A review of progress is scheduled for 2028, but by then the UN will have a new Secretary-General and many other pressing global events will doubtless have happened. Without a strong implementation plan and resources to support it, summits are quickly forgotten. Strong civil society inclusion and buy-in is vital because civil society keeps international commitments alive and holds states and the UN to account for them. This process lacked that, and so a year after the pact was agreed, it’s largely fallen off the agenda.

Cutbacks loom large

Instead, attention has shifted to the UN80 initiative, launched in March. Touted as a reform process to mark the UN’s 80th anniversary, this is an efficiency drive evidently motivated more by cost-cutting than anything else. The slashing of donor aid – not only by the USA, but also by other established donor states such as France, Germany and the UK, often in favour of military spending – is having a global impact. The UN is being hit both by states failing to pay their mandatory assessed contributions, or delaying them for long spells, and by underfunding of initiatives that rely on additional voluntary support.

When it comes to mandatory contributions, the most powerful states are those that owe the most, with the USA in the lead with a circa US$1.5 billion debt, followed by China on close to US$600 million. Meanwhile voluntary funding shortfalls are hitting human rights, always the most underfunded part of the UN’s work, particularly hard. In June, UN human rights chief Volker Türk announced that 18 activities mandated by Human Rights Council resolutions wouldn’t be implemented because of resource constraints. In a world riven by sickening conflicts, UN human rights investigations on Palestine, Sudan and Ukraine aren’t able to operate at anywhere near full capacity.

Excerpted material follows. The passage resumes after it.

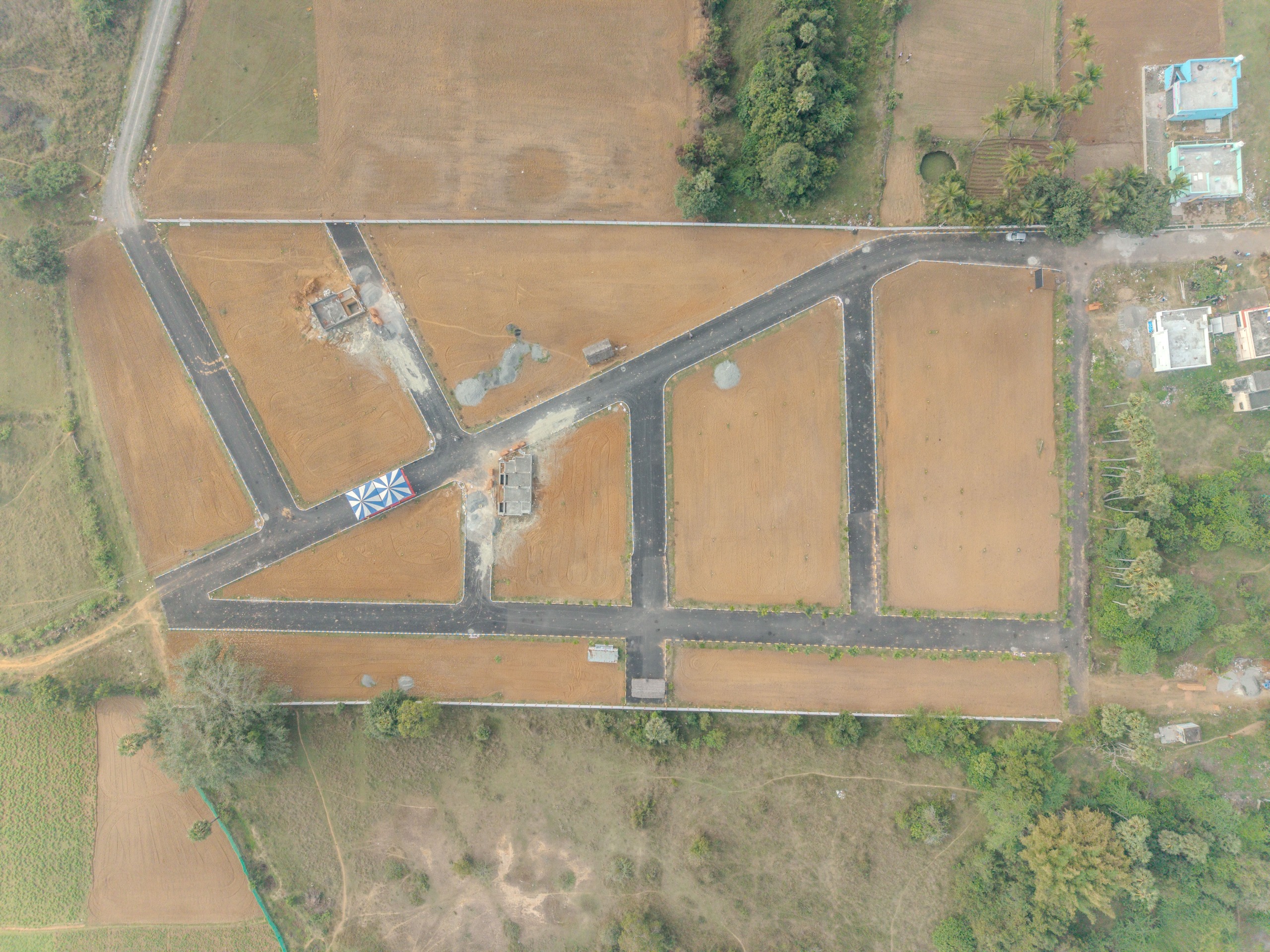 Premium villa plot for sale in Nellikuppam Guduvancheri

Funding shortfalls, intensified by the Trump administration pulling out of key UN bodies and agreements, have forced the UN to plan for a 20 per cent budget cut in 2026. This may involve shedding some 7,000 jobs from its 35,000-person workforce, merging some agencies, shutting offices and relocating functions to cheaper locations.

The UN is undoubtedly an unwieldy and over-bureaucratic set of institutions, and it would be surprising if there weren’t some efficiency savings to be made. If staff are relocated from expensive global north hubs to cheaper global south locations, it could help UN bodies and staff better understand global south perspectives and improve access for civil society groups that struggle to travel to the key locations of Geneva and New York, particularly given the Trump administration’s new travel restrictions – although that wouldn’t be the rationale behind relocation.

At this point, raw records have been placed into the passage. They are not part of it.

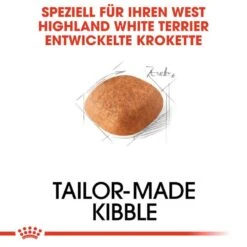 Royal Canin West Highland White Terrier Adult Hundefutter Trocken -Günstiges Wuff Pflege Geschäft 0054839 royal canin west highland white terrier adult hundefutter trocken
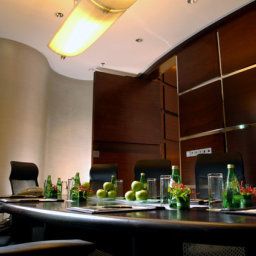 Conference room Shanghai Pudong - Marriott Executive Apartments Union Square Fotos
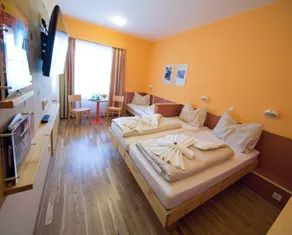JUFA Hotel Planneralm - Zimmer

The cuts mean the UN will be planning to do less than it has done before, at a time when the problems are bigger than they’ve been in decades. Decisions about UN priorities can’t be left to its officials or states alone. Civil society must be enabled to have a say.

Civil society already has far too little access to UN processes. At the high-level week, even civil society organisations normally accredited for UN access are locked out of events. Reform processes such as the Summit of the Future are little better. Civil society’s proposals to improve the situation – starting with the creation of a civil society envoy, a low-cost innovation to help coordinate civil society participation across the UN – haven’t been taken up.

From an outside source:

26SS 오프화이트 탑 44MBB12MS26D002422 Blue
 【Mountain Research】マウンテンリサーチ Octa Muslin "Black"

Now even civil society’s limited access could be further curtailed. The implication would be that in the name of efficiency, the UN would risk becoming less effective. It could become even more state-centric and less prepared to uphold international human rights law. States that systematically violate human rights can only benefit from the resulting lower levels of scrutiny.

Civil society is an essential voice in any conversation about what kind of UN the world needs and how to make it fit for purpose. It must urgently be included if the UN is to have any hope of fulfilling its founding promise to serve ‘we the peoples’.

OUR CALLS FOR ACTION

  • The United Nations should allow unfettered access by accredited civil society organisations to all events at its high-level week.
  • The United Nations and supportive states must enable civil society to play a full role in UN reform and efficiency processes.
  • States that haven’t recognised Palestinian statehood should immediately do so.